WEATHER AUTHORITY : Flash Flood Warning View Alerts

Syria is devastated. Where are the women?

From their leadership in securing the recent peace accord in ...

Posted: Feb 23, 2018 6:25 AM
Updated: Feb 23, 2018 6:25 AM

From their leadership in securing the recent peace accord in Colombia to their contributions to the 1998 agreement ending 20-plus years of conflict in Northern Ireland, to Liberia and to the Philippines, women have largely been the architects of peace -- the kind that at first seemed impossible to find but was still somehow built to last.

If women could make it happen in these other parts of the world, why not try it in Syria? Why are women still not represented at the negotiating table?

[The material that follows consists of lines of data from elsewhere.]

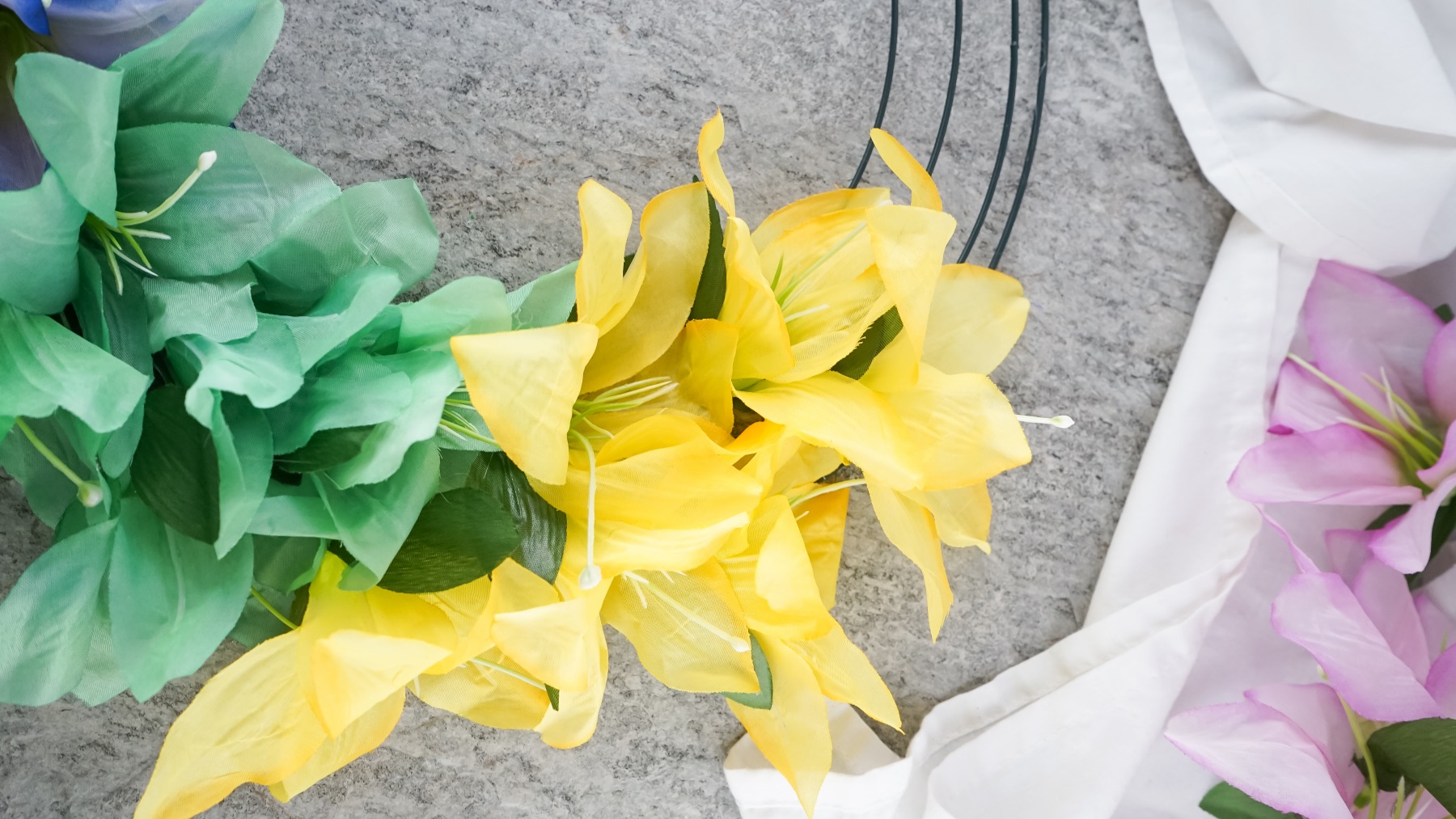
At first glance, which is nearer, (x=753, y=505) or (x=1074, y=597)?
(x=753, y=505)

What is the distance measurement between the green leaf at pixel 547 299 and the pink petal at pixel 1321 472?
35 cm

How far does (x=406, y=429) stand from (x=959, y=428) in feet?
0.67

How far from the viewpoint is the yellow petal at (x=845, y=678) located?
1.25 feet

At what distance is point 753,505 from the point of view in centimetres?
32

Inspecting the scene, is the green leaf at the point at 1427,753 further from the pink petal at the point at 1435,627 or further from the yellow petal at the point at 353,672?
the yellow petal at the point at 353,672

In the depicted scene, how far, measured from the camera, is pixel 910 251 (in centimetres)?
32

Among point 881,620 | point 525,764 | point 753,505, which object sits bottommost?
point 525,764

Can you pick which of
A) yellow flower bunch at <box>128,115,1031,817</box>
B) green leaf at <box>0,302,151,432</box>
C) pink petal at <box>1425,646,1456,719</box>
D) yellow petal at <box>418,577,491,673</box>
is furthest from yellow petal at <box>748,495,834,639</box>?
pink petal at <box>1425,646,1456,719</box>

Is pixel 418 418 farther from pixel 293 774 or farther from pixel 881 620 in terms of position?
pixel 881 620

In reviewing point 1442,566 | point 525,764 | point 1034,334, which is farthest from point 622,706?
point 1442,566

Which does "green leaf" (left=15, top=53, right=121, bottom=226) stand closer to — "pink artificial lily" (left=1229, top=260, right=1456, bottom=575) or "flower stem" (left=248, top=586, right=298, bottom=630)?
"flower stem" (left=248, top=586, right=298, bottom=630)

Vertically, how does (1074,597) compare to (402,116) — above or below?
below

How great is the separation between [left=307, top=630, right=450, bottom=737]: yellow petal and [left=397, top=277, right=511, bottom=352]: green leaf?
10 centimetres

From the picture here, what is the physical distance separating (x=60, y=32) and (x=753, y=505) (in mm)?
264
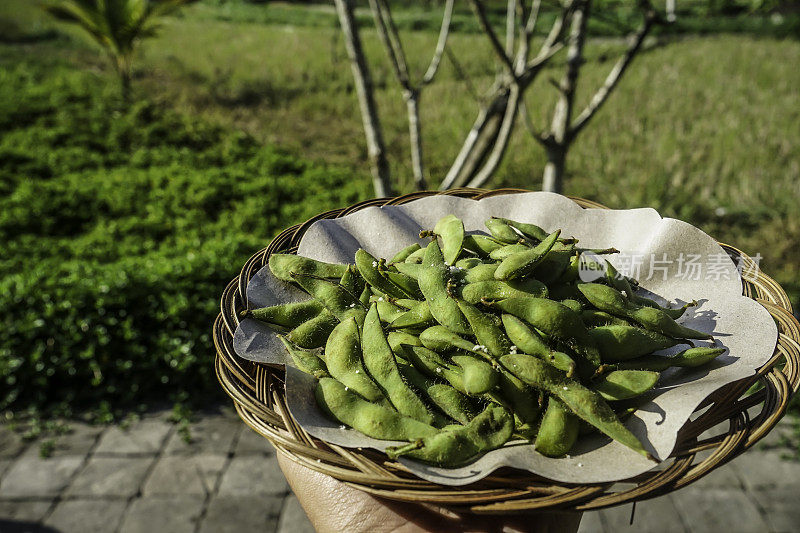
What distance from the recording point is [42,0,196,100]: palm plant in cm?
759

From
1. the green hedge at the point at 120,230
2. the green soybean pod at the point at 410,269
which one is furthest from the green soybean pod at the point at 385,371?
the green hedge at the point at 120,230

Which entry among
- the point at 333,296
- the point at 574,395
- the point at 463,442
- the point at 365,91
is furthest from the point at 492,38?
the point at 463,442

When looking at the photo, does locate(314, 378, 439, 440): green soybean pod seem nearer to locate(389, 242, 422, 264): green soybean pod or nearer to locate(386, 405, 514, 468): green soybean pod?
locate(386, 405, 514, 468): green soybean pod

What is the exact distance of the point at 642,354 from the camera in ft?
5.46

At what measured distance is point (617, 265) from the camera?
2.18 m

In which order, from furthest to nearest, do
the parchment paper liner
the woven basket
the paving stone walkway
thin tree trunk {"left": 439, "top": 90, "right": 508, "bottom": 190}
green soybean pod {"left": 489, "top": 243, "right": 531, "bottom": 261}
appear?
thin tree trunk {"left": 439, "top": 90, "right": 508, "bottom": 190}, the paving stone walkway, green soybean pod {"left": 489, "top": 243, "right": 531, "bottom": 261}, the parchment paper liner, the woven basket

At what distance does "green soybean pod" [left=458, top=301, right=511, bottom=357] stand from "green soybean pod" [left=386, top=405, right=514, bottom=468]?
0.17 m

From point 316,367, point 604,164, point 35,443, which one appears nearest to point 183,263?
point 35,443

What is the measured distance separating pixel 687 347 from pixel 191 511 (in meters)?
2.36

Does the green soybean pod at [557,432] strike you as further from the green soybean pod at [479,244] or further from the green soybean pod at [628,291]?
the green soybean pod at [479,244]

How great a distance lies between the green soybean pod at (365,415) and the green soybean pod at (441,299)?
0.94 ft

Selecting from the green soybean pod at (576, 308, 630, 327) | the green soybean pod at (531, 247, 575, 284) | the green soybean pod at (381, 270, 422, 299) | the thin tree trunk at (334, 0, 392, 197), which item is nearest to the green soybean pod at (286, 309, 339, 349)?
the green soybean pod at (381, 270, 422, 299)

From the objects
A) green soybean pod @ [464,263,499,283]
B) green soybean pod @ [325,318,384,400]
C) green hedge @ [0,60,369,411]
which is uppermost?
green soybean pod @ [464,263,499,283]

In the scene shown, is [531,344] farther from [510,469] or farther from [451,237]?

We have studied women's contributions to stability around the world, and a new interactive report includes in-depth case studies and an index tracking women's participation in formal roles in peace processes from 1990 to the present. This and other research suggests that women's participation in peace negotiations makes the resulting agreement 64% less likely to fail and 35% more likely to last at least 15 years. The case studies explore how women participate in peace processes and why their inclusion advances security.

Yet despite the overwhelming evidence and urgent need, Syrian women have still been underrepresented throughout the peace process.

Earlier this week marked the deadliest days in the rebel-held areas of Syria in three years.

Two-hundred-fifty civilians, including scores of women and children, were killed in two days in government airstrikes and rocket bombardments in Eastern Ghouta, outside Damascus. The attacks follow a recent escalation of violence as Russia and the Syrian government have pushed offensive operations into the suburbs of the besieged capital city; more than 700 people have been killed in the last three months. The UN special envoy to Syria, Staffan de Mistura, estimates the war has ended the lives of over 400,000 people and displaced more than 11 million from their homes.

The uptick in brutal violence underscores the dire need for diplomatic efforts to bring an end to the conflict. Yet the latest round of peace talks, held in the Russian city of Sochi, crumbled earlier this month, following unsuccessful United Nations-led talks held in January. As the UN, Russia, the United States and other nations pursue a political solution to end the Syrian war, they should invest in a proven strategy to make a deal more likely and more likely to last: the inclusion of women.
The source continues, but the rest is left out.